* _Document passage_:
=-=-=-=-=

738 F.2d 1054
35 Fair Empl. Prac. Cas. (BNA) 746,
34 Empl. Prac. Dec. P 34,554
George Ann MUNTIN, Plaintiff-Appellant,
v.
STATE OF CALIFORNIA PARKS AND RECREATION DEPARTMENT, et al.,
Defendants-Appellees.
No. 82-4499.
United States Court of Appeals,
Ninth Circuit.
Argued and Submitted Feb. 14, 1984.
Decided July 26, 1984.
Kelley Burg, San Rafeal, Cal., for plaintiff-appellant.
Joanne Condas, Deputy Atty. Gen., San Francisco, Cal., for defendants-appellees.
Appeal from the United States District Court for the Northern District of California.
Before FARRIS, FERGUSON and NELSON, Circuit Judges.
FERGUSON, Circuit Judge:
George Ann Muntin, an experienced deckhand, brought this Title VII action against the California Parks and Recreation Department (Department), alleging that the Department denied her a position as a deckhand at Historic Ships Park in San Francisco on the basis of her sex. In Muntin v. California Parks & Recreation Department, 671 F.2d 360 (9th Cir.1982), we held that Muntin conclusively demonstrated sex-based discrimination in violation of Title VII. The evidence supporting our decision included the testimony of the person responsible for hiring, which indicated that he would not have seriously considered any woman to fill the position, and the departure from the Department's eighteen-year practice of interviewing the three candidates who scored highest in the civil service qualifying examination. Although Muntin placed third among 60 applicants, the Department did not interview her for deckhand vacancies. We held that a remedy of backpay would be appropriate unless the Department could prove by clear and convincing evidence that Muntin would not have been hired even in the absence of the proven discrimination. Id. at 363. See League of United Latin American Citizens v. Salinas Fire Department, 654 F.2d 557, 558 (9th Cir.1981).
On remand, the district court held that the Department met its burden of proof. Muntin appeals that determination. We review the district court's findings of fact under the "clearly erroneous" standard. Marotta v. Usery, 629 F.2d 615, 618 (9th Cir.1980).
The district court found that two deckhand positions became available during the relevant period, and that there were legitimate reasons, unrelated to Muntin's application, for the Department to hire Edward Redig and Douglas Dickenson instead of Muntin.1 The district court found that "[Muntin], Redig, and Dickenson all had similar experience relating to historic sailing ships." Nonetheless, the court concluded that "Redig was hired [for the 1975 vacancy] because he was first on the [civil service examination] ... and [was] therefore entitled to the position .... Dickenson was hired [for the 1976 vacancy] pursuant to his reinstatement rights." In reaching its decision, the district court departed from established legal standards that should have guided its evaluation of evidence. On this basis, we reverse the district court's judgment holding that the Department has proved by clear and convincing evidence valid reasons for failing to hire Muntin. Marotta v. Usery, 629 F.2d 615, establishes the procedures for the district court to follow when, as in this case, the issue is whether the defendant has met its burden of demonstrating that an applicant who has already proven discrimination would nonetheless not have been hired.

=-=-=-=-=

* _Written exercise 1_: Summarize the court opinion in two sentences.
* _Written exercise 2_: In the court opinion, where did Muntin place among the applicants?
* _Written exercise 3_: Quote the court opinion from "Decided July 26, 1984." to "NELSON, Circuit Judges.".
The listing after this court opinion isn't needed for any of what is asked here.

* _Supplied entries_:
=-=-=-=-=

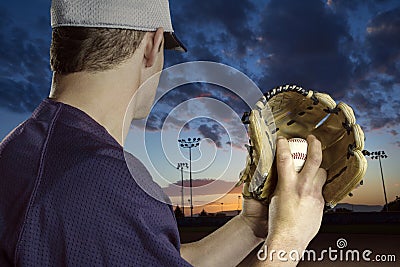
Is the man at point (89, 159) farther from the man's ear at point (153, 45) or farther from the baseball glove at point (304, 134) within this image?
the baseball glove at point (304, 134)

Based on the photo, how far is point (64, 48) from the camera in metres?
1.12

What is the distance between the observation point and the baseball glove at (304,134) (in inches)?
65.7

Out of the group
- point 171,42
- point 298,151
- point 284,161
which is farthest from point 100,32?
point 298,151

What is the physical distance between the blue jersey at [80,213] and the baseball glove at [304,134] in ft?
2.42

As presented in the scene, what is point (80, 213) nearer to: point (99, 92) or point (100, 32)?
point (99, 92)

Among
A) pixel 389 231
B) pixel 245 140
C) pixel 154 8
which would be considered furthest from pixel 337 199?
pixel 389 231

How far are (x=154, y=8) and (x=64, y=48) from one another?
20cm

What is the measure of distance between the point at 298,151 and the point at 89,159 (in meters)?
0.88

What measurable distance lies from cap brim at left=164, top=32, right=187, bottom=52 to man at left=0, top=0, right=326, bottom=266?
13 millimetres

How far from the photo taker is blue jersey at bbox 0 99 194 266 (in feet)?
3.05

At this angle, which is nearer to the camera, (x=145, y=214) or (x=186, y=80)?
(x=145, y=214)

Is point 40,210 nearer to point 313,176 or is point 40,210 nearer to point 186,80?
point 186,80

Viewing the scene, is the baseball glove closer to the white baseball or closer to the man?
the white baseball

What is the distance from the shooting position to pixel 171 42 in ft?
4.42
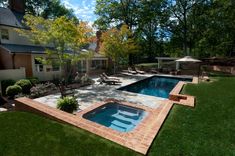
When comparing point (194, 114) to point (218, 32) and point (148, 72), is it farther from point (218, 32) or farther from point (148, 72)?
point (218, 32)

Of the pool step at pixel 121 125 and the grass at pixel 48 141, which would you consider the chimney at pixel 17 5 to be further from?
the pool step at pixel 121 125

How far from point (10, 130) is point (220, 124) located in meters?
7.32

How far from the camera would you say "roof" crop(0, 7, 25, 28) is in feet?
55.9

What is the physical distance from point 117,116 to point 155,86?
10.3 meters

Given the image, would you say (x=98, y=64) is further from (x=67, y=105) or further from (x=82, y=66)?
(x=67, y=105)

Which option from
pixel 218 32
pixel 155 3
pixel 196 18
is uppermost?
pixel 155 3

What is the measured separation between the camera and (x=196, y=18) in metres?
30.9

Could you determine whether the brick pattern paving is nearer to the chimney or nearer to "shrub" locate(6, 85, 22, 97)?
"shrub" locate(6, 85, 22, 97)

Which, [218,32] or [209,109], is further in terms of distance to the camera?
[218,32]

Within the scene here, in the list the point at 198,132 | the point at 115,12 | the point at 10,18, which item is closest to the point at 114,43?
the point at 115,12

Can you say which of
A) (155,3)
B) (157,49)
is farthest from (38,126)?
(157,49)

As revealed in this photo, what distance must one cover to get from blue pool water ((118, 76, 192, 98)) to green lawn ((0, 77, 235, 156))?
331 inches

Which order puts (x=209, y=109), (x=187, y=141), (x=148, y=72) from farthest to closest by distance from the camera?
1. (x=148, y=72)
2. (x=209, y=109)
3. (x=187, y=141)

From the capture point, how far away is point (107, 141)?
4754mm
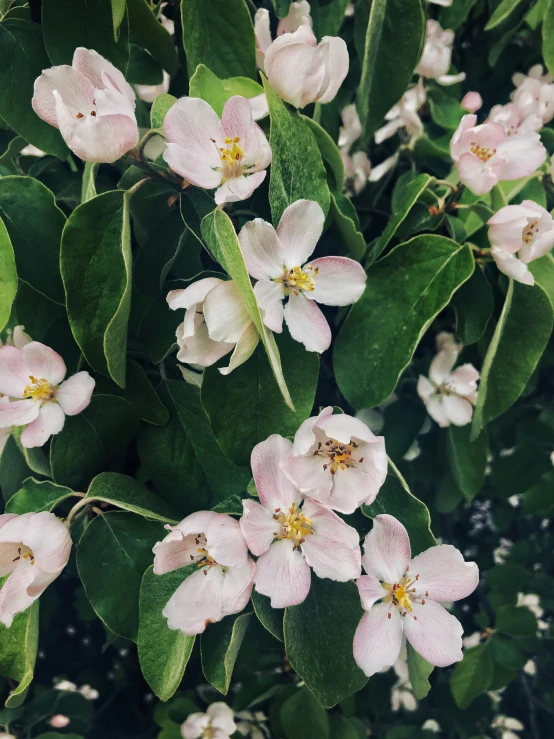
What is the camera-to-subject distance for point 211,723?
92 centimetres

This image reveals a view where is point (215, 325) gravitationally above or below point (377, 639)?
above

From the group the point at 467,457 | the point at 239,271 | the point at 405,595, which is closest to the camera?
the point at 239,271

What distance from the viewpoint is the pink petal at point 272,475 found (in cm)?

=-=-=-=-=

* _Finished answer 1_: George Ann Muntin, an experienced deckhand, brought a Title VII action against the California Parks and Recreation Department over a denied deckhand position at Historic Ships Park, and the Ninth Circuit had earlier held that she conclusively demonstrated sex-based discrimination, with backpay appropriate unless the Department proved by clear and convincing evidence that she would not have been hired anyway. On remand the district court held that the Department met that burden because it had legitimate reasons to hire Edward Redig and Douglas Dickenson, but the appeals court reversed because the district court departed from established legal standards in evaluating the evidence.

* _Finished answer 2_: She placed third among 60 applicants.

* _Finished answer 3_:
Decided July 26, 1984.
Kelley Burg, San Rafeal, Cal., for plaintiff-appellant.
Joanne Condas, Deputy Atty. Gen., San Francisco, Cal., for defendants-appellees.
Appeal from the United States District Court for the Northern District of California.
Before FARRIS, FERGUSON and NELSON, Circuit Judges.